Die Hauptstätten des Wirkens von P. Kugelmeier beschränkten sich auf einige wenige Orte: Hamburg, Lübeck, Frankfurt - St. Georgen und schließlich als letztes Kloster Nette in Osnabrück, was aber nicht hinderte, ihm unverhofft irgendwo in Deutschland zu begegnen, sei es zu Exerzitien oder einer Trauung usw. Oft und gern gab er den Josefs-Schwestern in Norwegen Exerzitien. In seiner schlichten, unkomplizierten Art fand er schnell Zugang zu Menschen jeglichen Standes.

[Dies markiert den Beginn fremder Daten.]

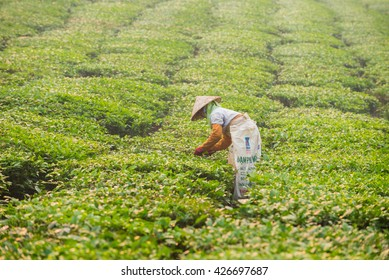 Moc Chau, Son La, Vietnam - Apr 16, 2016: The farmers are harvesting tea. the fresh tea leaves are picked carefully and will be processed into dried tea serving domestic needs and export to the world.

Am 10. April 1993, einem Ostermontag, durfte P. Hans Kugelmeier den 70. Jahrestag seiner Zugehörigkeit zur Gesellschaft Jesu in einer schlichten Eucharistiefeier in Kloster Nette begehen. In seinem Dankeswort vom 5. Mai auf die zahlreichen Glückwünsche meinte er am Schluß: "Inzwischen schaue ich schon auf das nächste Jubiläum aus, nach dem Motto: 'Alte Esel Iubilieren Ohne Unterlaß'! Im kommenden Jahr ist mein 60jähriges Priesterjubiläum. Diese Mitteilung stelle ich aber unter den jakobitischen Vorbehalt (Jak 4,13-17), wie Michael Franck ihn in seinem tiefsinnigen Lied ausspricht:

    Ach wie flüchtig, ach wie nichtig
    ist des Menschen Leben!
    Wie ein Nebel bald entstehet
    Und auch wieder bald vergehet,
    so ist unser Leben, sehet!

Als P. Kugelmeier das niederschrieb, mag er irgendwie geahnt haben, es werde nicht mehr allzulange dauern bis zu jenem geheimnisvollen Geschehen. Nur knappe drei Monate sollten ihm noch verbleiben. Aber so war er und so kannten wir ihn: umsichtig, vorausschauend und dabei sich den nüchternen Blick bewahrend, aber auch zuweilen besorgt-ängstlich. In seiner Antwort auf die Glückwünsche zur Vollendung seines 85. Lebensjahres schrieb er: "Ich bleibe also auf meinem Posten, bis der Herr mich ruft". Auch das kennzeichnete seine Persönlichkeit: Festhalten an dem, was er als richtig erkannte bzw. auf dem Platz ausharren, auf den die Obern ihn gestellt hatten. Und gerade diese an sich positive Haltung sollte ihm in seinem letzten Lebensjahr einige Unruhe und Sorge eintragen. Von wohlmeinender Seite versuchte man ihm nahezulegen, P. Provinzial zu bitten, ihn von den Aufgaben des Hausgeistlichen im Mutterhaus der 'Missionsschwestern vom heiligen Namen Mariens' in Kloster Nette/Osnabrück-Haste zu entbinden. Dieser Vorschlag bereitete ihm nicht geringe Unruhe und Sorge. Er wollte Klarheit haben. Darum wandte er sich an P. Provinzial, da er es genau wissen wollte. Dieser beruhigte ihn und ließ ihn schriftlich wissen, er könne bleiben, solange er seine Aufgaben wahrnehmen könne.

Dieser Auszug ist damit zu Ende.